Transcript
A (0:00)
Hey, everybody. Tim Miller from the Bulwark here with Andrew Egger, author of our Morning Shots newsletter, White House correspondent. He wears several other hats. Porn correspondent. We haven't done anything on that in a while.
B (0:11)
It's been out of the news.
A (0:13)
It has been out of the news. Andrew was at the National Conservative Conference for us yesterday and wrote for that in the morning newsletter. You should check that out. That was the conference for people who are not following, you know, right wing nerd stuff that closely that we referenced on yesterday's TNL where the senator from Missouri, Eric Schmidt.
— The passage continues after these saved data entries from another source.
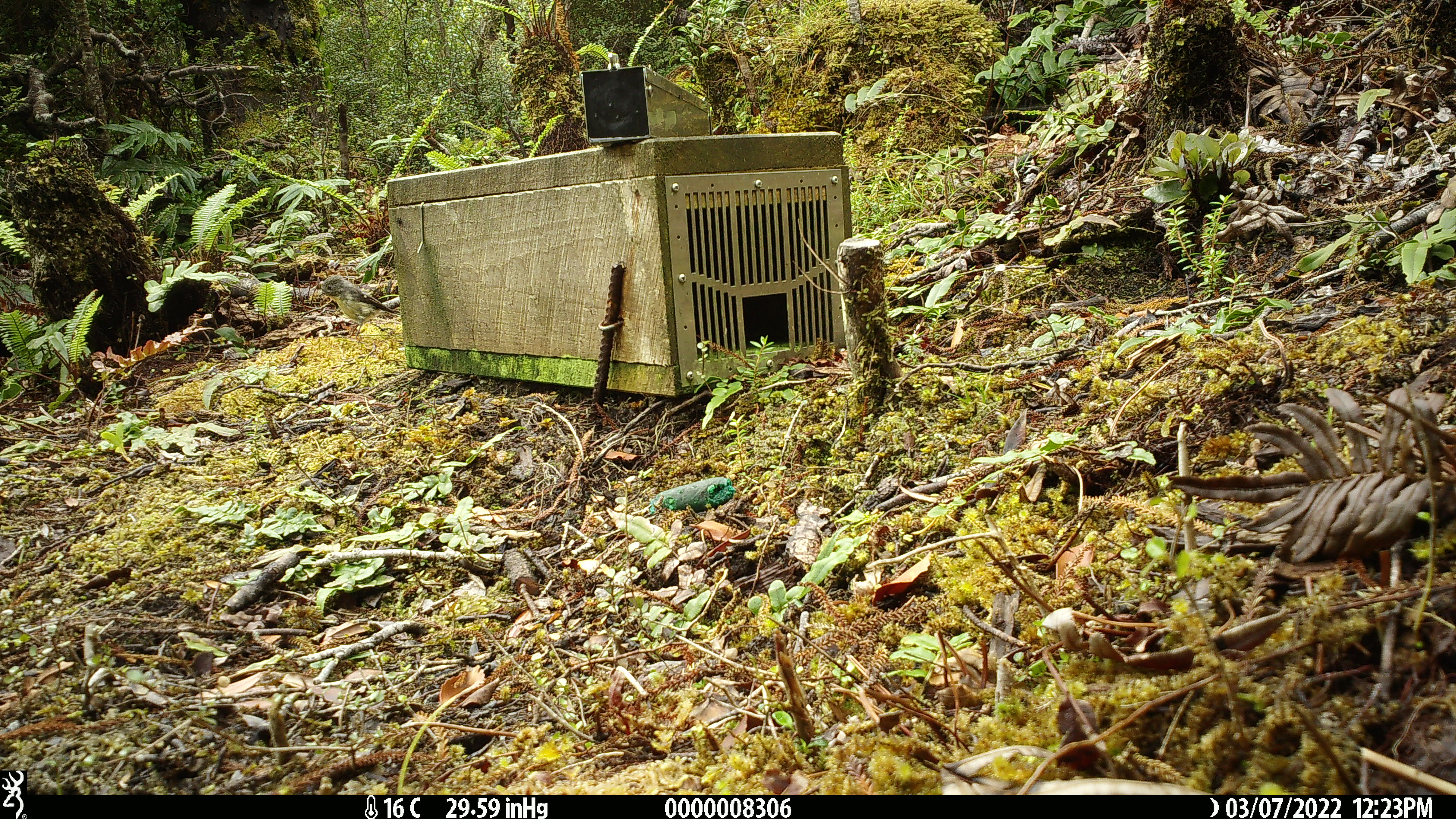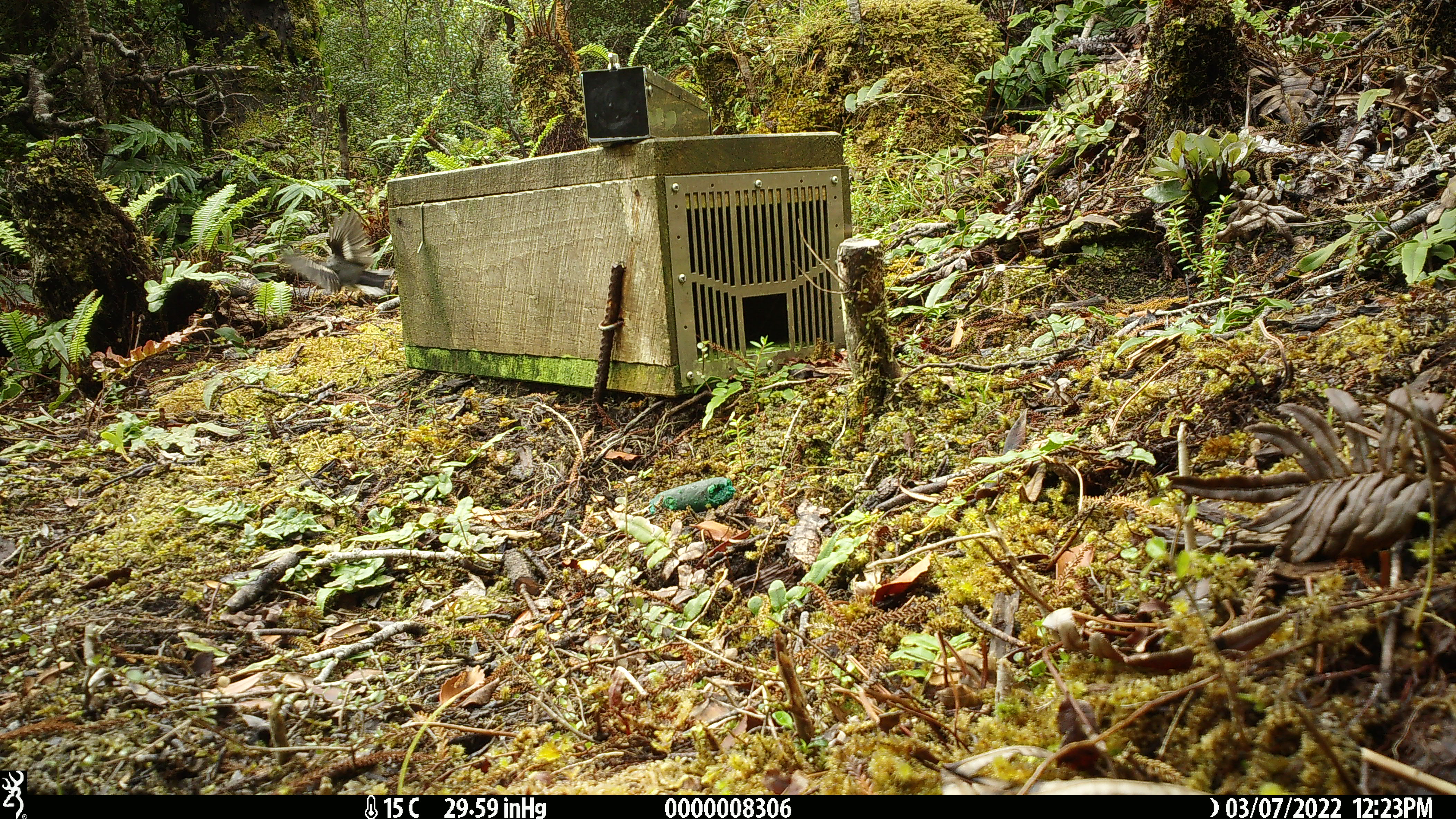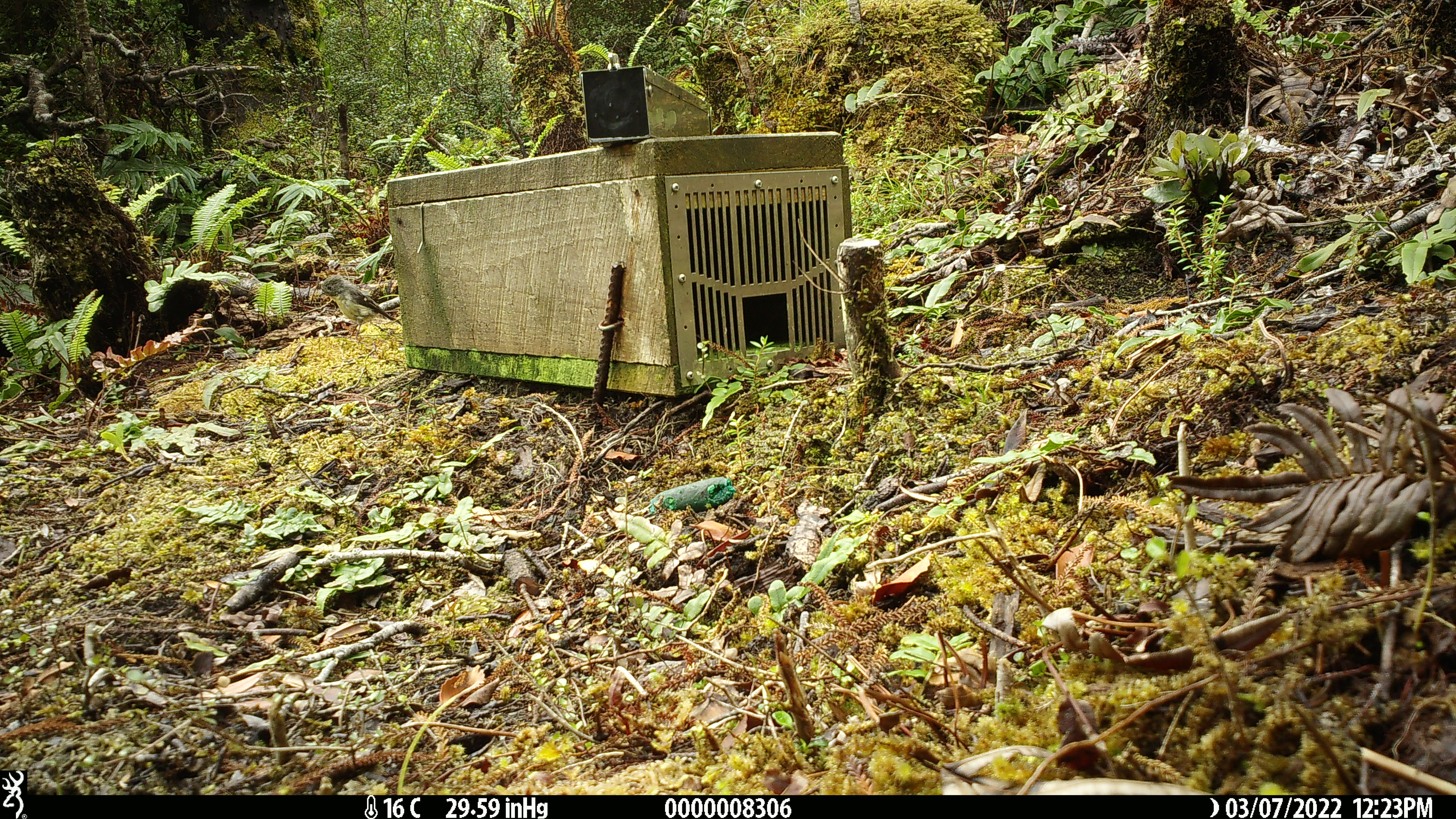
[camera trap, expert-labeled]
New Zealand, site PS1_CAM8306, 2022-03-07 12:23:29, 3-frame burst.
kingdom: Animalia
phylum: Chordata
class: Aves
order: Passeriformes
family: Petroicidae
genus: Petroica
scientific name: Petroica macrocephala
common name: tomtit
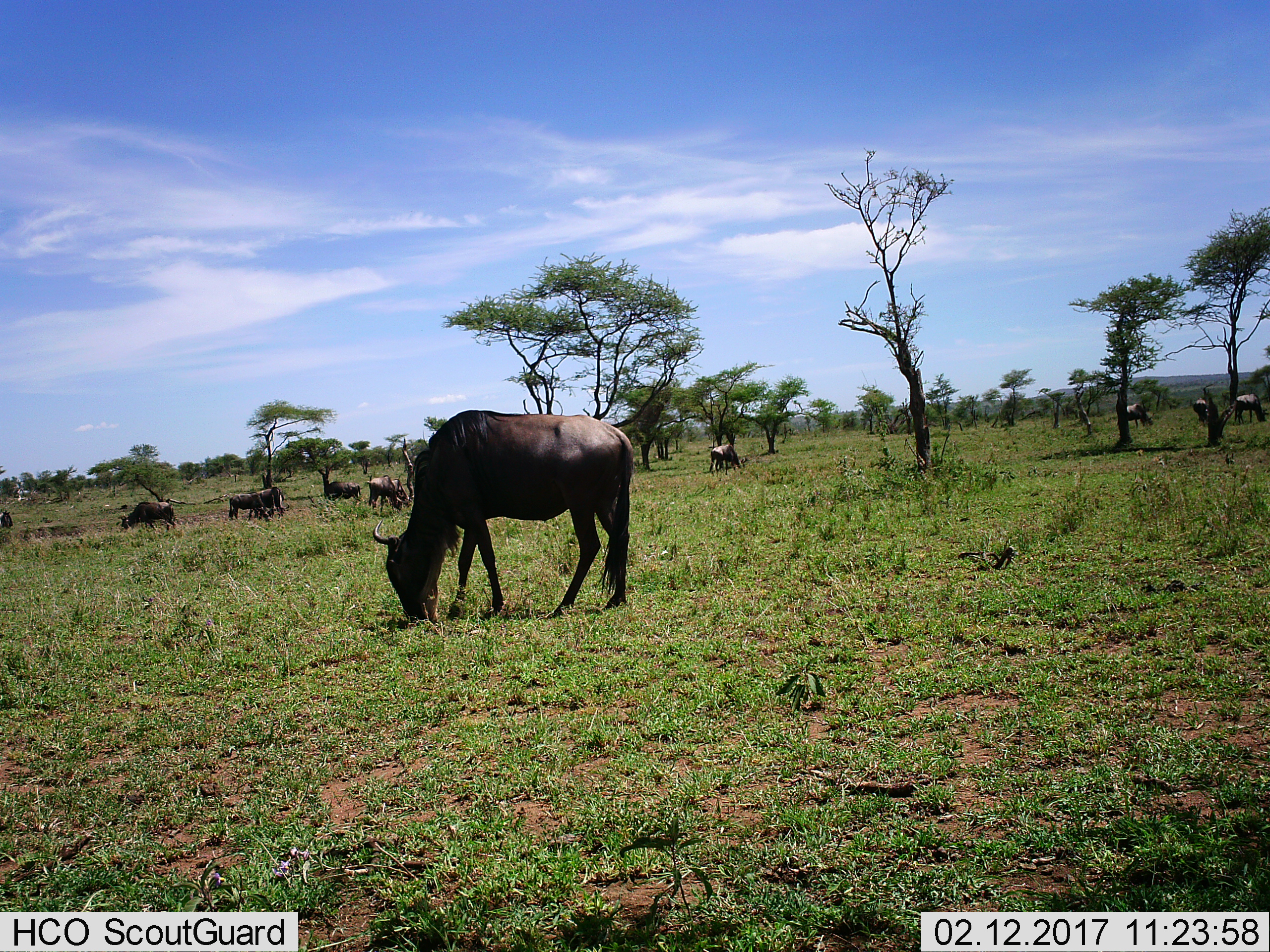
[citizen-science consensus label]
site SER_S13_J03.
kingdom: Animalia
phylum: Chordata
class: Mammalia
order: Artiodactyla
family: Bovidae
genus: Connochaetes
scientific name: Connochaetes taurinus taurinus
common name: blue wildebeest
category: wildebeestblue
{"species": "wildebeestblue (blue wildebeest) (Connochaetes taurinus taurinus)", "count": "11-50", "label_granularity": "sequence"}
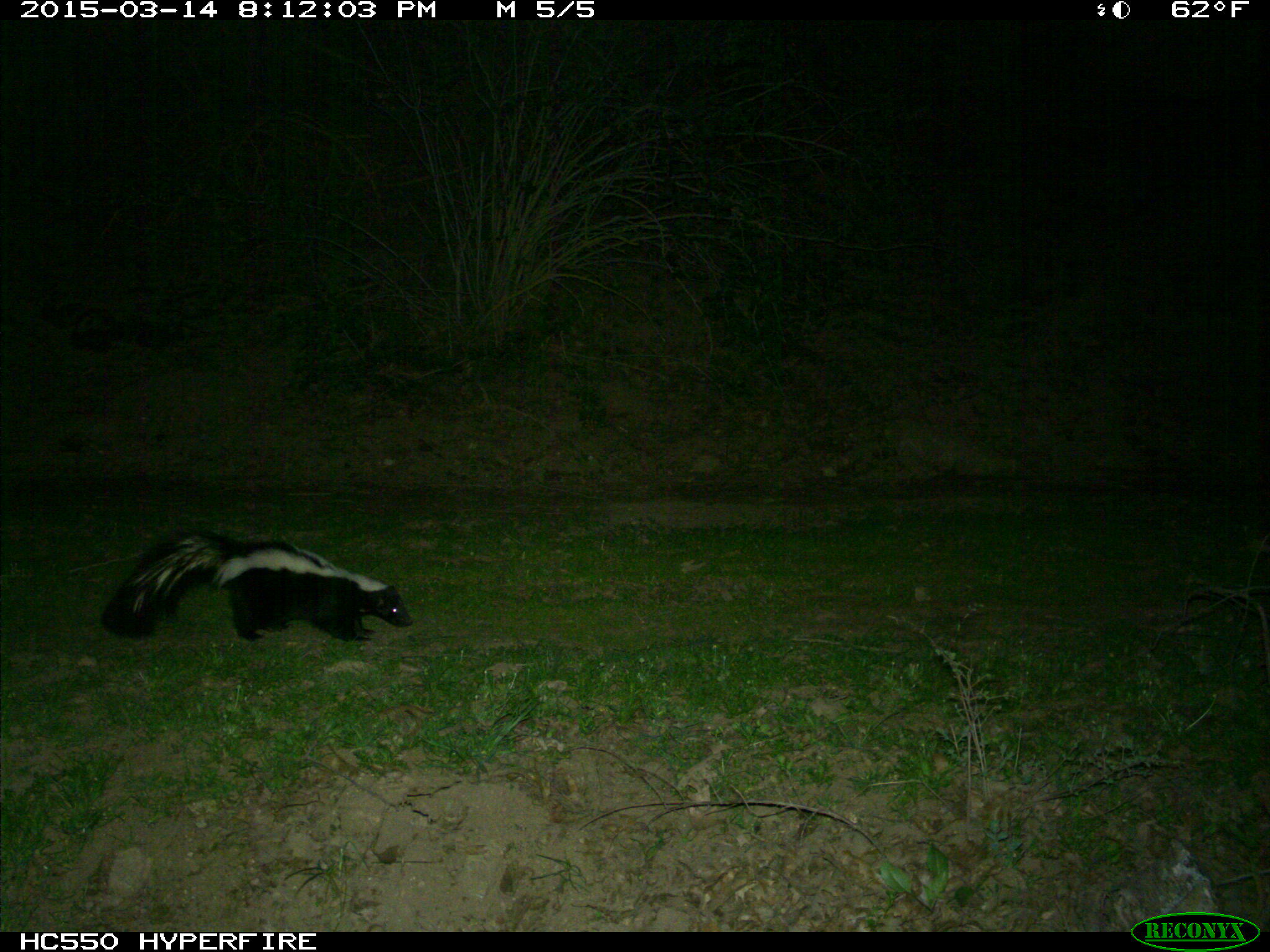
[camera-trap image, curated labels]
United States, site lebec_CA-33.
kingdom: Animalia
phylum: Chordata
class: Mammalia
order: Carnivora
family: Mephitidae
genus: Mephitis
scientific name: Mephitis mephitis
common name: striped skunk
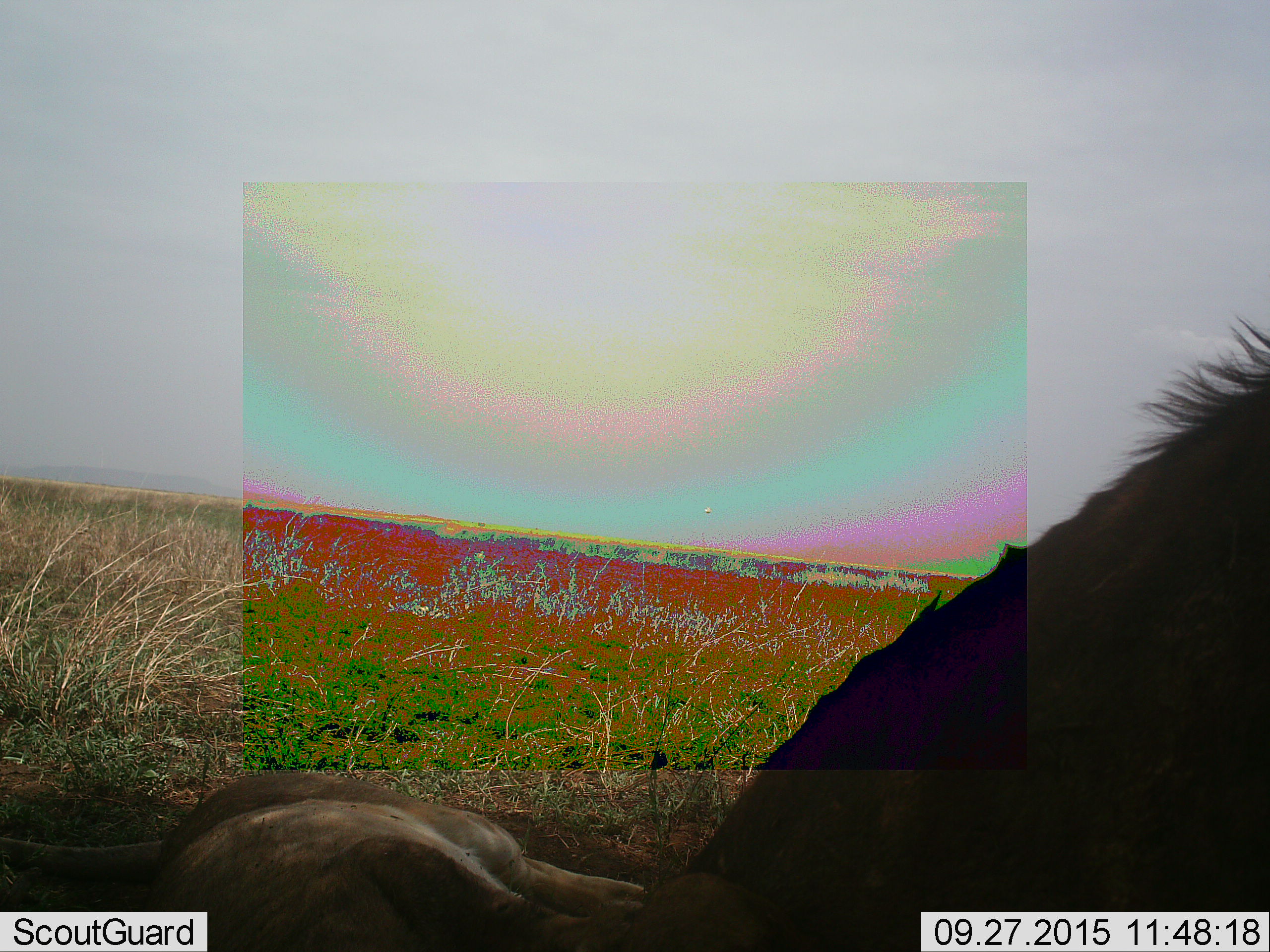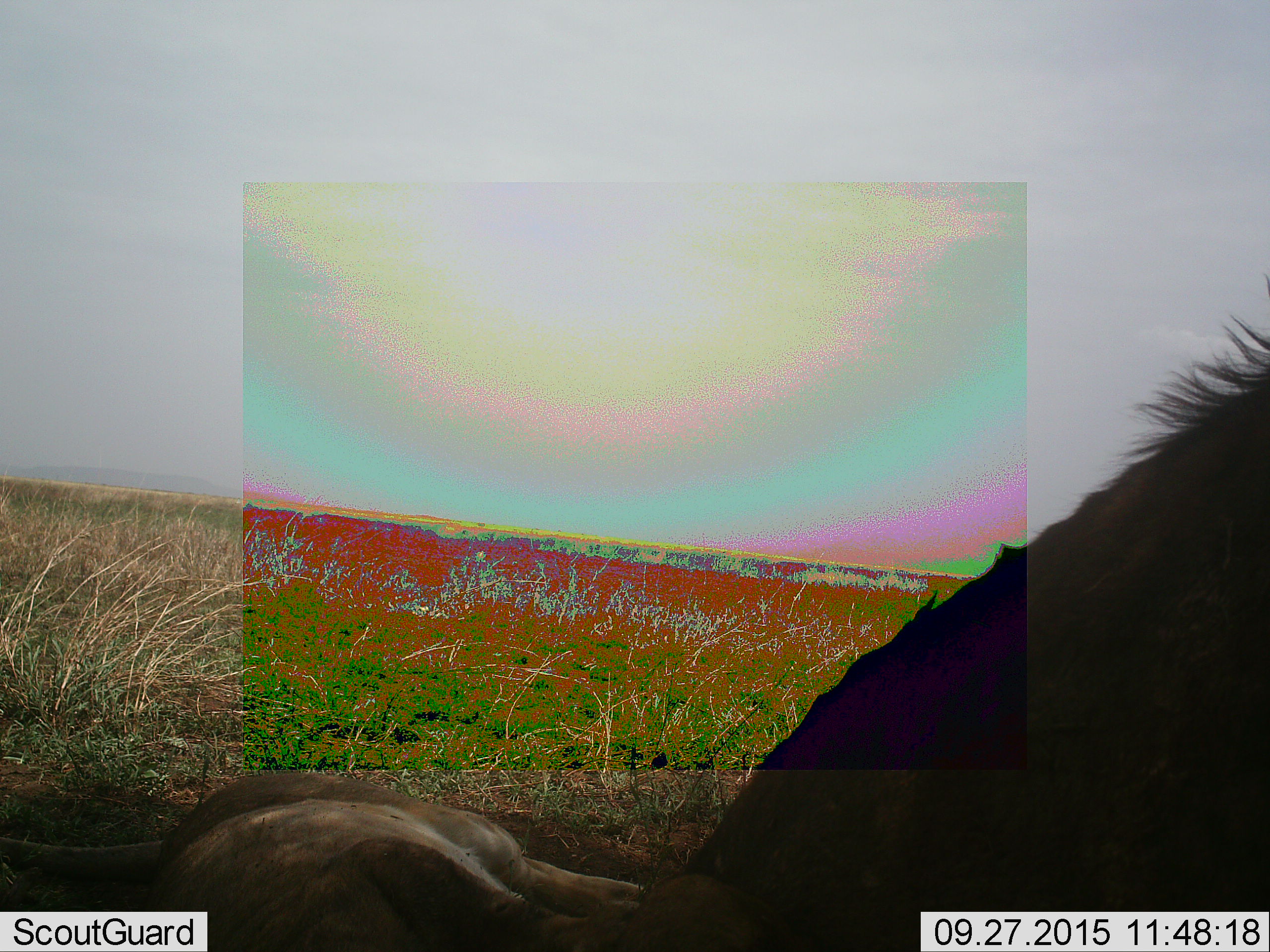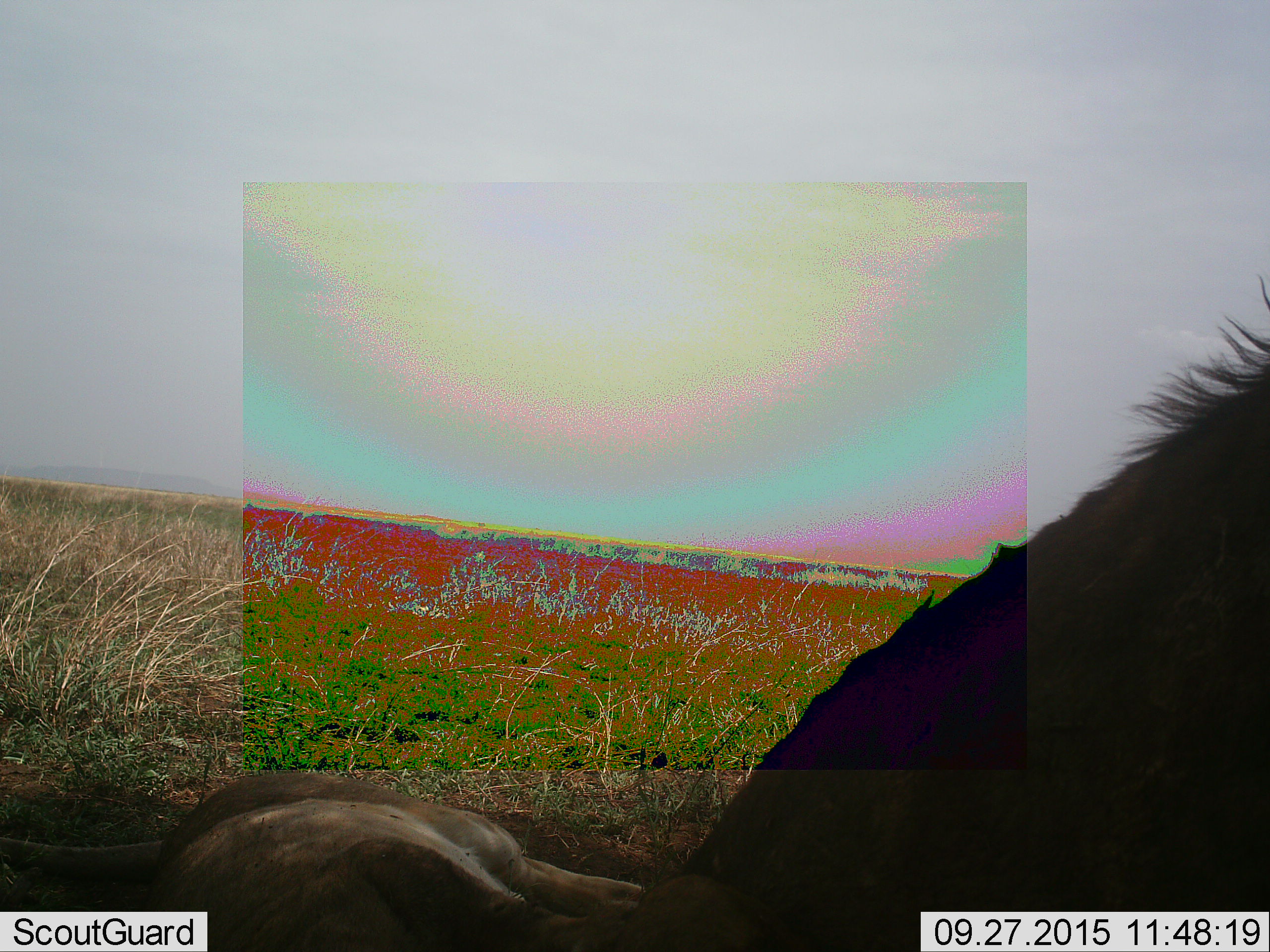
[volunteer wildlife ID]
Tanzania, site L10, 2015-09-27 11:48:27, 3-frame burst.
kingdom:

Schmidt was talking about how we should appreciate blood and soil Mayflower Americans, because Schmidt is definitely one of those. And so I want to talk to you, Andrew, about that speech. But also kind of this broader trend in this group about really emphasizing kind of when people came to America. There's a new identity phrase out there which makes me laugh, called heritage Americans. You know, you know, you have African Americans, Asian Americans. Now we have heritage Americans, which are not Native Americans, by the way. They are people that came over on certain boats during a certain time period. Their ancestors did. And Eric Schmidt, even though his ancestors were not among those heritage Americans, was kind of honoring them as greater Americans than the rest of us, just regular old Americans. So I'm wondering what you make of that trend, what you saw and what you heard around all that.
B (1:27)
Yeah, I don't know if you've seen. There's been this meme bouncing around among certain people on the right these days that I've seen a bunch of times. And it literally is like, it's a little cheat sheet. It says, it says at the top, how American are you? And has grade A Americans who are colonial old stock. Colonial old stock from 1607 to 1789. The antebellum stock are grade B. Their families came over between 1789 and 1861. Grade C are the Ellis Islanders. We're bringing back jingoism against The Ellis Islanders. 1861 to 1945.
A (2:02)
That's my crew. Shout out Ellis island stock.
B (2:05)
Grade D are the new arrivals. So anybody since 1945, 1945 to present.
A (2:11)
And that where do black people fit in there? Do you know? Are they in the colonial stock? Do they count as part of the colonial stock on the.
B (2:18)
Certainly a lot of them are at least antebellum. Right? I mean, there are all sorts of weird kind of cross currents to all of this because a lot of these, a lot of this is focused less on, you know, anti black racism. It's more like, you Know, the latest wave of Hispanic migration that we have recently. It's all very, you know, you could, you could spend a long time sort of digging around in the muck of all this stuff, but, but this way of looking at sort of the world, it's a little bit ironic, it's a little bit tongue in cheek, but it's, but it's real. I mean, like, this is kind of genuinely how a lot of these people feel about it. And you felt a lot of that at natcon. The thing that interested me so much about Eric Schmidt's speech is that Eric Schmidt is an adopter of this ideology. Right. I mean, I covered Eric Schmidt on the campaign trail and he was very Republican. You know, he's the former Attorney General of Missouri. He spent his whole term as Attorney General basically suing the pants off the Biden administration for all sorts of things and using that to build his brand to run for Senate. But that's the kind of stuff he talked about.